Demand management begins with balancing the available resources against the volume of work. Organizations must first identify the projects that require resources, prioritize them and then match the skills with the resources. It involves scheduling, assigning and evaluating resources to ensure they are the best-suited for the task. To ensure that the promised value is delivered, it is crucial to regularly audit the process. This requires the ability to accurately forecast the labor and resources required for projects.
We have identified four areas that should be evaluated in resource forecasting. This will allow you to be ready for any output level. These steps include data, accountability and analysis. Let’s take a closer look at each.
Sales data, resource data, and more
Data is the foundation of demand management. Your data will show how many resources were used on previous projects. It will also help you determine the amount of resources and time you’ll need for a future project. You can use sales data to estimate the number of projects you should expect to complete so that you can plan for the resources.
Sometimes, your sales pipeline information may be incomplete or inaccurate, which can reduce confidence in the data. To get an accurate forecast, however, you don’t necessarily need to have perfect sales data. The myth of a “perfect sales forecast” should be discredited. Demand forecasting requires a lot of data. Approximately 80% of your data comes from a backlog and not future sales. This is work you have already done and not speculation. Future sales data is important, but it is not the most important piece of forecasting.

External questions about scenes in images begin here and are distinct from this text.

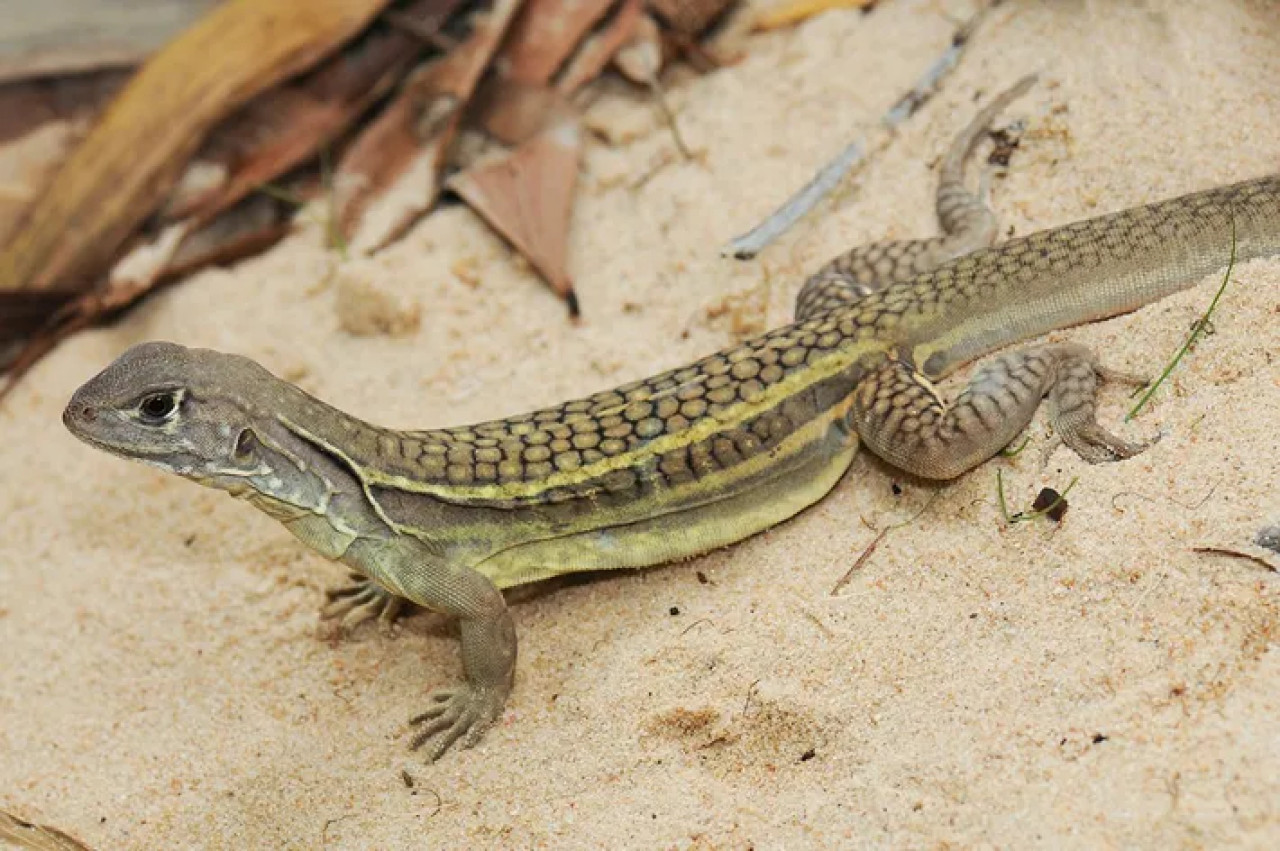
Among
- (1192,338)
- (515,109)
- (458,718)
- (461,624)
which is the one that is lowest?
(458,718)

Data is often not in a usable format. This is one of the biggest problems with data. Sales teams may give future sales opportunities in dollar figures without specifying the time or resources required. It is important to determine WHO, WHAT, and WHEN the resource requirements should be defined.
An organization can define the data they need to be able to get useful and actionable information that will help them determine how much time and resources they will need for a given project.

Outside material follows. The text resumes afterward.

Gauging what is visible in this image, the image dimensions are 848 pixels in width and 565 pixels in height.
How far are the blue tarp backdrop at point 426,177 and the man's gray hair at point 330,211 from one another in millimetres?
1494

Before gathering data, these mechanisms must be in place to define data collection. Project portfolio management software is crucial to organize data and distribute tasks.
Accountability for data
When we refer to accountability, we mean the people responsible for data ownership and management. If accountability is not clearly defined, it is easy to see the wrong people trying the data together, which can lead to inaccurate forecasts. Because they have the most client-facing insight, it is important that data collection be held accountable to the demand facing organizations such as your sales team.
Not only should the data be compiled by the right person, but also the reporting of the data must be established. We don’t want data to be shared in a casual or speculative manner. Stakeholders should have more formal meetings to discuss data and ask questions to get a clear understanding of what is a realistic expectation for work coming out the sales pipeline.
It is important to show the cause and effect of the proposed demand on each stakeholder when stakeholders meet. To put it another way, discuss the consequences of your salesperson’s success and the resources needed to prepare. Sometimes, the data is not available.